MagmaWorld
Hydrothermal

Fumarole

"Eine Öffnung in oder in der Nähe eines Vulkans, durch die heiße Gase und Dämpfe austreten."

Eine Fumarole ist ein Schlot in der Erdoberfläche, der Dampf und vulkanische Gase ausstößt. Der Begriff leitet sich vom lateinischen Wort fumus ab, was Rauch bedeutet. Fumarolen sind eng mit anderen hydrothermalen Erscheinungen wie heißen Quellen und Geysiren verwandt, aber im Gegensatz zu diesen fehlt Fumarolen flüssiges Wasser an der Oberfläche – das Wasser verdampft, bevor es austritt, was zu Dampfstrahlen führt.

Wie sie funktionieren

Fumarolen treten dort auf, wo flaches Magma oder heißes magmatisches Gestein knapp unter der Oberfläche liegt.

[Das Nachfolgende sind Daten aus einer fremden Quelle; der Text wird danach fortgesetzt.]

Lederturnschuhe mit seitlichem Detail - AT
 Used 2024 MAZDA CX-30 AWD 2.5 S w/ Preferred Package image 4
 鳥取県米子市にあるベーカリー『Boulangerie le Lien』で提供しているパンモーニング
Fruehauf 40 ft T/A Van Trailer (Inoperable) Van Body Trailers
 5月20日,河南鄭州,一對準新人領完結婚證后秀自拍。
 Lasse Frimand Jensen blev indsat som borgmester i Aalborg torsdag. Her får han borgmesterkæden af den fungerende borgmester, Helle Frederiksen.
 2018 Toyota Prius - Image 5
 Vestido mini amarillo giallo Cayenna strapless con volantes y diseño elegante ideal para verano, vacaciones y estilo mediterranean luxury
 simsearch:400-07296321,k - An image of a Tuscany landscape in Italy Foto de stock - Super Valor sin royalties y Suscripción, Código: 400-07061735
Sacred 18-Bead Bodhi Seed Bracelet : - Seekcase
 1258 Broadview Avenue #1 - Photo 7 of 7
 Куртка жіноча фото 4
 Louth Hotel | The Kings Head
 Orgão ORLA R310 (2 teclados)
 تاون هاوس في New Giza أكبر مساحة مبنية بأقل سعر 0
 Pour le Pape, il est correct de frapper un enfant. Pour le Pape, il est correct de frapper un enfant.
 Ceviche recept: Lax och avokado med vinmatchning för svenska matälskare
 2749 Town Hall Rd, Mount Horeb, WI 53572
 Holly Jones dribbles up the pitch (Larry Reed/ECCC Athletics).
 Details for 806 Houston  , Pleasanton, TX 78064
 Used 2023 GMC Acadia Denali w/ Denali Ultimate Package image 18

  1. Grundwasser-Interaktion: Regenwasser und Grundwasser sickern durch Risse im Gestein nach unten.
  2. Erhitzung: Das Wasser trifft auf heißes Gestein oder Magma, erhitzt sich schnell und verdampft schlagartig.
  3. Gasmischung: Dieser Dampf mischt sich mit magmatischen Gasen (Volatilen), die direkt aus dem geschmolzenen Gestein darunter entweichen.
  4. Emission: Der Druck zwingt das Gemisch aus Dampf und Gas durch Risse zurück an die Oberfläche, wo es als kontinuierlicher Strahl oder Fahne austritt.

Chemische Zusammensetzung

Während Wasserdampf typischerweise 90 % oder mehr der Emission ausmacht, besteht der restliche Anteil aus starken vulkanischen Gasen:

  • Kohlendioxid (CO₂): Farblos und geruchlos, aber in hohen Konzentrationen gefährlich.
  • Schwefeldioxid (SO₂): Verantwortlich für den stechenden, beißenden Geruch, der oft mit Vulkane assoziiert wird.
  • Schwefelwasserstoff (H₂S): Das Gas, das für den charakteristischen Geruch nach „faulen Eiern“ verantwortlich ist.
  • Chlorwasserstoff (HCl) und Fluorwasserstoff (HF): Korrosive Säuregase.

Mineralablagerung

Die von Fumarolen emittierten Gase sind reich an gelösten Mineralien. Wenn die heißen Gase austreten und bei Kontakt mit der Luft abkühlen, fallen diese Mineralien aus und verkrusten den Schlot.

  • Gediegener Schwefel: Hellgelbe Schwefelkristalle sind die häufigste Ablagerung.
  • Sulfate: Mineralien wie Gips und Alunit können bunte weiße, orangefarbene oder rote Krusten bilden. Dieser Prozess der Gesteinsumwandlung durch saure Gase wird als fumarolische Alteration bezeichnet und verwandelt oft hartes Gestein in weichen, bunten Ton.

Solfataren und Mofetten

Geologen klassifizieren Fumarolen manchmal nach ihrer Chemie:

  • Solfatare: Eine Fumarole, die schwefelhaltige Gase (SO₂ und H₂S) ausstößt. Der Name stammt von der Solfatara di Pozzuoli in Italien.
  • Mofette: Eine Fumarole, die hauptsächlich Kohlendioxid (CO₂) ausstößt. Diese finden sich oft in ruhenden Vulkangebieten, wo das Magma abkühlt und entgast.

Indikatoren für vulkanische Aktivität

Fumarolen sind wichtige Überwachungsinstrumente für Vulkanologen.

  • Temperaturänderungen: Ein plötzlicher Anstieg der Fumarolentemperatur kann darauf hindeuten, dass Magma aufsteigt.
  • Chemische Veränderungen: Eine Verschiebung im Verhältnis der Gase (z. B. mehr SO₂ im Verhältnis zu CO₂) kann neue Magmainjektionen signalisieren. Die Überwachung dieser Schlote ermöglicht es Wissenschaftlern, potenzielle Ausbrüche vorherzusagen.

Wirtschaftliche und ökologische Bedeutung

  • Geothermie: Fumarolenfelder sind Hauptziele für Geothermiekraftwerke, die den Dampf nutzen, um Turbinen anzutreiben (z. B. The Geysers in Kalifornien).
  • Extremophile: Die heiße, saure Umgebung um Fumarolen beherbergt einzigartige mikrobielle Lebensformen, die als Extremophile bekannt sind und Hinweise auf den Ursprung des Lebens auf der Erde und möglicherweise auf anderen Planeten geben.